Distributed Systems

Distributed systems are collections of independent computers that appear to users as a single coherent system. They enable building scalable, fault-tolerant, and globally accessible applications.

What is a Distributed System?

A distributed system is a system whose components are located on different networked computers, which communicate and coordinate their actions by passing messages to one another.

Characteristics

Concurrency

Multiple components execute simultaneously.

Lack of Global Clock

No single, globally agreed-upon time reference.

Independent Failures

Components can fail independently without affecting the entire system.

Challenges

Network Communication

Latency: Delays in message delivery
Bandwidth: Limited data transfer capacity
Reliability: Messages can be lost, duplicated, or reordered

Consistency

Ensuring all nodes have the same view of data.

Fault Tolerance

System continues operating despite component failures.

Coordination

Managing interactions between distributed components.

Architectural Patterns

Client-Server Architecture

┌──────┐    ┌──────┐    ┌──────┐
│Client│◄───│Server│◄───│Client│
└──────┘    └──────┘    └──────┘

Characteristics:

Centralized server
Multiple clients
Request-response model

Use Cases:

Web applications
Database systems
File servers

Peer-to-Peer Architecture

┌─────┐    ┌─────┐    ┌─────┐
│Peer │◄───│Peer │◄───│Peer │
│  A  │    │  B  │    │  C  │
└─────┘    └─────┘    └─────┘

Characteristics:

No central server
All nodes are equal
Direct communication between peers

Use Cases:

File sharing (BitTorrent)
Blockchain networks
Distributed databases

Microservices Architecture

┌──────┐  ┌──────┐  ┌──────┐
│Service│  │Service│  │Service│
│  A    │  │  B    │  │  C    │
└───┬──┘  └───┬──┘  └───┬──┘
    │          │          │
    └──────────┼──────────┘
               │
        ┌──────┴──────┐
        │ API Gateway │
        └──────┬──────┘
               │
        ┌──────┴──────┐
        │    Client   │
        └─────────────┘

Characteristics:

Independent services
Own databases
API communication
Loose coupling

Consistency Models

Strong Consistency

All nodes see the same data at the same time.

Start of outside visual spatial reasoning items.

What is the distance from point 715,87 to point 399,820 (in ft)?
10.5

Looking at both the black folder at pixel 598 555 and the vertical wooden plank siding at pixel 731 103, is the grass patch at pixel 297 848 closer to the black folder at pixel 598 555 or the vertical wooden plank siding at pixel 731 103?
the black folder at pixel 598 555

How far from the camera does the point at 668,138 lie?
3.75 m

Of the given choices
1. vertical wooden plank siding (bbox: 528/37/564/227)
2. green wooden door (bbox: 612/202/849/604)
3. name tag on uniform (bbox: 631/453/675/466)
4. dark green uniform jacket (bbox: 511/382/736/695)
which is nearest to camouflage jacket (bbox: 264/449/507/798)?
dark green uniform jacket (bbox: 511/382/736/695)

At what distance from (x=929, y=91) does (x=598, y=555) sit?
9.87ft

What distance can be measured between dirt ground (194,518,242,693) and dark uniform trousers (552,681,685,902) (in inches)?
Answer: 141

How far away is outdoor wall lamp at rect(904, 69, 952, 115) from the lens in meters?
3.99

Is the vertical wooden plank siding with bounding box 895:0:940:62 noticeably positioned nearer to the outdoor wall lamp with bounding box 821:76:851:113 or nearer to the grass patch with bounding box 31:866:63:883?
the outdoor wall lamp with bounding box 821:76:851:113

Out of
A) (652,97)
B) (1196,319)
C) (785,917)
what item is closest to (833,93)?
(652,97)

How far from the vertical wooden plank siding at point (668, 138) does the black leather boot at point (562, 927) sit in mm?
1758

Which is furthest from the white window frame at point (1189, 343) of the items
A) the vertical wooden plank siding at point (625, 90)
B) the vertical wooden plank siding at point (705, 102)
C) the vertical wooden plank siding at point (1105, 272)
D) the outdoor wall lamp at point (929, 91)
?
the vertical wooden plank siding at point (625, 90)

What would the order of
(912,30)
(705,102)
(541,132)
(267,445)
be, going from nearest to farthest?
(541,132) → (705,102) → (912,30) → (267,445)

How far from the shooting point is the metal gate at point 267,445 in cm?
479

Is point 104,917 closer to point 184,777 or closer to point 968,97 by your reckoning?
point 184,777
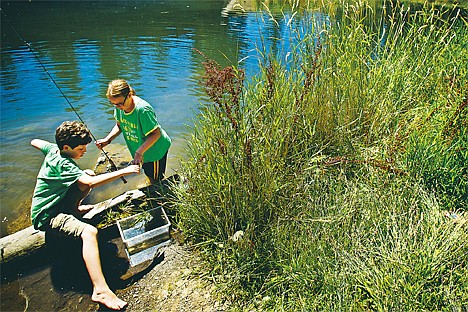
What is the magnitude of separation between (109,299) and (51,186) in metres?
1.15

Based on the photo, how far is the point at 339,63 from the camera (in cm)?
371

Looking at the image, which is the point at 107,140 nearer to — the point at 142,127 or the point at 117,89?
the point at 142,127

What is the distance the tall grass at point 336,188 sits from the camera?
7.68ft

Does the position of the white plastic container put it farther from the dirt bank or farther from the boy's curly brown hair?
the boy's curly brown hair

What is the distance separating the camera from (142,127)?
371 cm

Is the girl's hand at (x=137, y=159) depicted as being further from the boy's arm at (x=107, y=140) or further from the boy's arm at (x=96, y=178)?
the boy's arm at (x=107, y=140)

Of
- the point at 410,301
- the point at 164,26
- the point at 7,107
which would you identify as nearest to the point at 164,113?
the point at 7,107

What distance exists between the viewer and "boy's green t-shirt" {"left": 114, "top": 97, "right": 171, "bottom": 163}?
3.67 m

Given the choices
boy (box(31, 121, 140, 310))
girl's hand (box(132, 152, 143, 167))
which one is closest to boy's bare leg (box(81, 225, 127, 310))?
boy (box(31, 121, 140, 310))

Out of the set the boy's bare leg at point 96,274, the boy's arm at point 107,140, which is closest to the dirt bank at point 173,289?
the boy's bare leg at point 96,274

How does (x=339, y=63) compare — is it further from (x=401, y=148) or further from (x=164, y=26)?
(x=164, y=26)

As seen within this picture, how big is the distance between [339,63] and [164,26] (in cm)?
1267

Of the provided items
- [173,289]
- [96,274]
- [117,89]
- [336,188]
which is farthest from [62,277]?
[336,188]

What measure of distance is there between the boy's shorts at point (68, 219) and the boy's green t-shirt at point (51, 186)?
0.06 metres
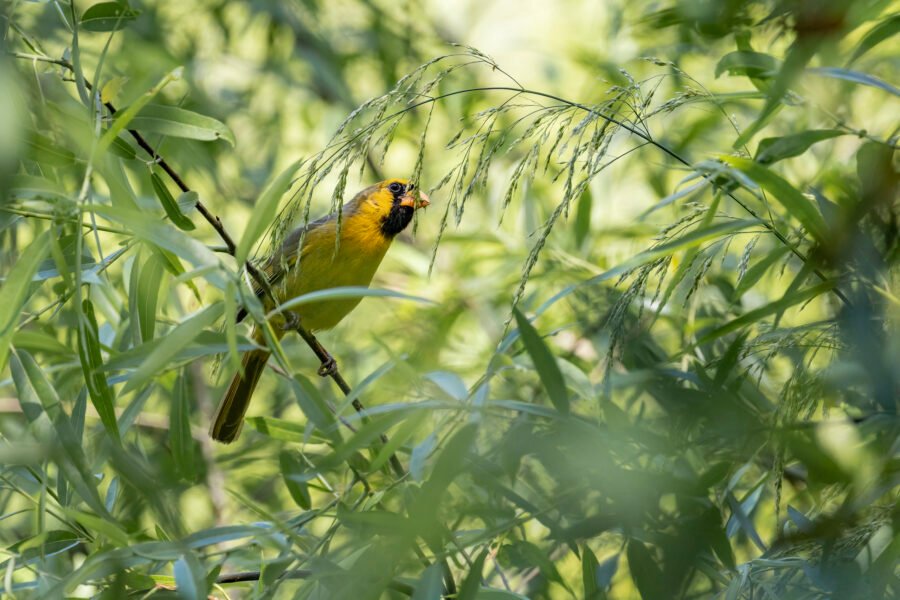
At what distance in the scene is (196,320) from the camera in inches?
53.3

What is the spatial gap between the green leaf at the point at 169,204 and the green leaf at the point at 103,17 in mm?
253

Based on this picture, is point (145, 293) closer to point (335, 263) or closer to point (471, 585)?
point (471, 585)

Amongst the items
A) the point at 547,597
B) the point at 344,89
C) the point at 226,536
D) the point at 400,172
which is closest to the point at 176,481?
the point at 226,536

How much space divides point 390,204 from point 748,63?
227 centimetres

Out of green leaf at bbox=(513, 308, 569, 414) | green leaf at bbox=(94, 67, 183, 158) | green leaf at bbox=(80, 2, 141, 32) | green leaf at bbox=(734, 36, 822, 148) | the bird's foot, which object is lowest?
the bird's foot

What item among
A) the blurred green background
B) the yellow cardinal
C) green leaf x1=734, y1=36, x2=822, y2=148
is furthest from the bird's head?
green leaf x1=734, y1=36, x2=822, y2=148

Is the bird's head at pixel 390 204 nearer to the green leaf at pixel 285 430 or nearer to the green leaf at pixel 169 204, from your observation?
the green leaf at pixel 285 430

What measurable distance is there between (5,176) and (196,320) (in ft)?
1.10

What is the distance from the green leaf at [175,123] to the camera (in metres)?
1.63

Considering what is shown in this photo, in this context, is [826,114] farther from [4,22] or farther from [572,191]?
[4,22]

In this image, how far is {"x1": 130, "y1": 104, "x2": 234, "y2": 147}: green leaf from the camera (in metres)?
1.63

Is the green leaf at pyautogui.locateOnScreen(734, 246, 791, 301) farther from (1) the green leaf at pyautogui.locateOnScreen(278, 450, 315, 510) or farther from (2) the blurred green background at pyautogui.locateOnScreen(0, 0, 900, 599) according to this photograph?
(1) the green leaf at pyautogui.locateOnScreen(278, 450, 315, 510)

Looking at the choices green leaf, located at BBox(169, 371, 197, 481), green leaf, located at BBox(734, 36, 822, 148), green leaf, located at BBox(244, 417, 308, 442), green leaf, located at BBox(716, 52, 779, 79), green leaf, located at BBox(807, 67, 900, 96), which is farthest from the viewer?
green leaf, located at BBox(244, 417, 308, 442)

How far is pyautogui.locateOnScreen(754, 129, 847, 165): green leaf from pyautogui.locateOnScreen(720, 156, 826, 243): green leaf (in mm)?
53
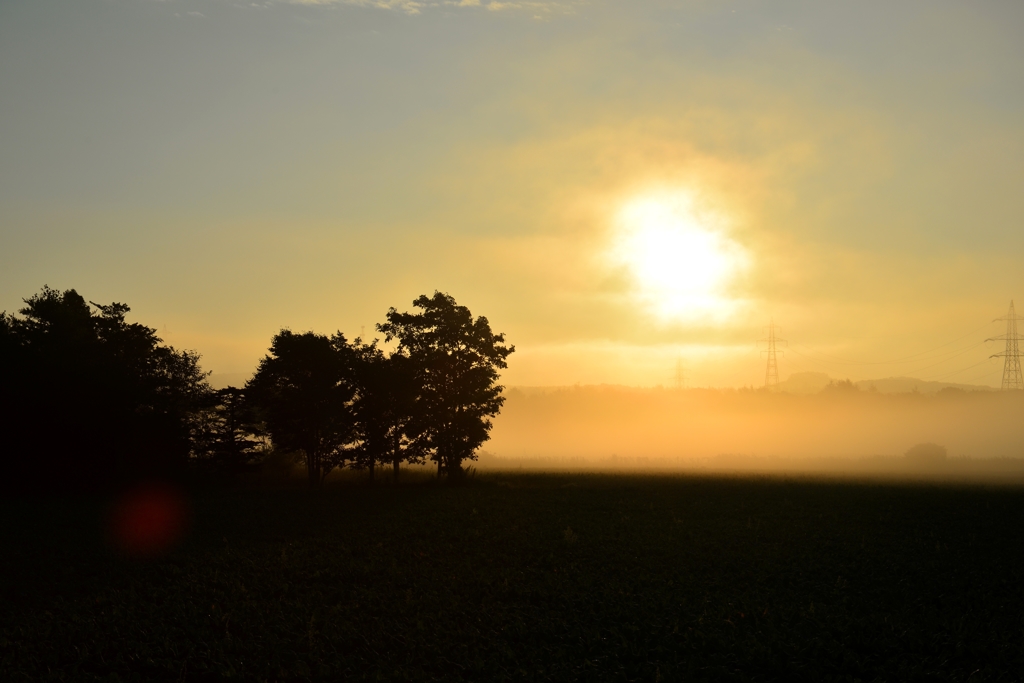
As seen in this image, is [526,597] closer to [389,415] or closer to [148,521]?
[148,521]

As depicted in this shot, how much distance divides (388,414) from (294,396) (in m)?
9.46

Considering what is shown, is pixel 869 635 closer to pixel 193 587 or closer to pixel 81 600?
pixel 193 587

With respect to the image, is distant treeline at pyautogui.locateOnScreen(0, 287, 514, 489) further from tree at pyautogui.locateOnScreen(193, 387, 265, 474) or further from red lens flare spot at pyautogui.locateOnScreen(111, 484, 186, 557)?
red lens flare spot at pyautogui.locateOnScreen(111, 484, 186, 557)

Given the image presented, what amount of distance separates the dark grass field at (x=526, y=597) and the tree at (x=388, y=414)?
69.3 ft

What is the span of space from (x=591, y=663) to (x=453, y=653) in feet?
12.5

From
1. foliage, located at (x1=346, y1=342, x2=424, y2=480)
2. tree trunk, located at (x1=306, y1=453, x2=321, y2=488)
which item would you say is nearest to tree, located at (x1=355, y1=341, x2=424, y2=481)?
foliage, located at (x1=346, y1=342, x2=424, y2=480)

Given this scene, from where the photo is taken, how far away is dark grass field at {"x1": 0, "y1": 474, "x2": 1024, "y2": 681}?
16.9m

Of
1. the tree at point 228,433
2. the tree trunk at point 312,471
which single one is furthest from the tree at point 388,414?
the tree at point 228,433

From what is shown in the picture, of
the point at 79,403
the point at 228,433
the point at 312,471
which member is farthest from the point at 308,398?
the point at 79,403

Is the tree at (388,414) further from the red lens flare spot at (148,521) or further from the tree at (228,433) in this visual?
the red lens flare spot at (148,521)

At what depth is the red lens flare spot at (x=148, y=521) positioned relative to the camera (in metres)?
32.4

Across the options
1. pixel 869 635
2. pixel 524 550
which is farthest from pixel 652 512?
pixel 869 635

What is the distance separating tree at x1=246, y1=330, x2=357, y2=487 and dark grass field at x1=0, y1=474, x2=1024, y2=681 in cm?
2018

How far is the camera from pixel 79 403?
56281 millimetres
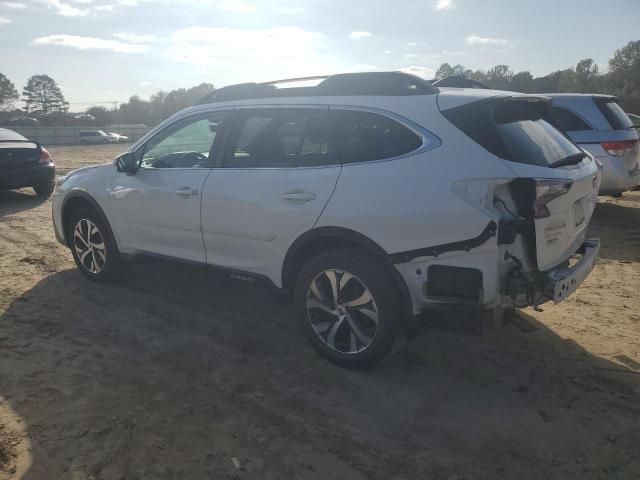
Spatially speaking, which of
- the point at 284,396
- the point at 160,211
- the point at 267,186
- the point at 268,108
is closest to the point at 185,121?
the point at 160,211

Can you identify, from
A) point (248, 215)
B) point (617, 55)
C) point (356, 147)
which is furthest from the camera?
point (617, 55)

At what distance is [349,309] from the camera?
3.47m

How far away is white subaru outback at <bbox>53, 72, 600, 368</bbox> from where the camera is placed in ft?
9.71

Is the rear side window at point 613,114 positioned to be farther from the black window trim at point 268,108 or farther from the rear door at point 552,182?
the black window trim at point 268,108

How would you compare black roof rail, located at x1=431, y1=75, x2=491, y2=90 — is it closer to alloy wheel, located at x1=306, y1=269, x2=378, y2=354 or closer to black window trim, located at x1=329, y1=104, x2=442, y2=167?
black window trim, located at x1=329, y1=104, x2=442, y2=167

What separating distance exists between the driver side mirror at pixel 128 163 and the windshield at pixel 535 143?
10.4 feet

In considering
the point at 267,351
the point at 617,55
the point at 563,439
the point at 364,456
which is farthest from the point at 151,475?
the point at 617,55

class StrongConsistencyStore:
    def write(self, key, value):
        # Synchronous replication to all nodes
        for node in self.nodes:
            node.write(key, value)
        
        # Wait for acknowledgment from all nodes
        self.wait_for_acks()
    
    def read(self, key):
        # Read from any node (all have same data)
        return self.nodes[0].read(key)

Eventual Consistency

System will become consistent over time, but may have temporary inconsistencies.

class EventualConsistencyStore:
    def write(self, key, value):
        # Write to primary node
        self.primary.write(key, value)
        
        # Asynchronously replicate to other nodes
        for replica in self.replicas:
            self.async_replicate(replica, key, value)
    
    def read(self, key):
        # Read from nearest node
        return self.get_nearest_node().read(key)

Causal Consistency

Operations that are causally related are seen in the same order by all nodes.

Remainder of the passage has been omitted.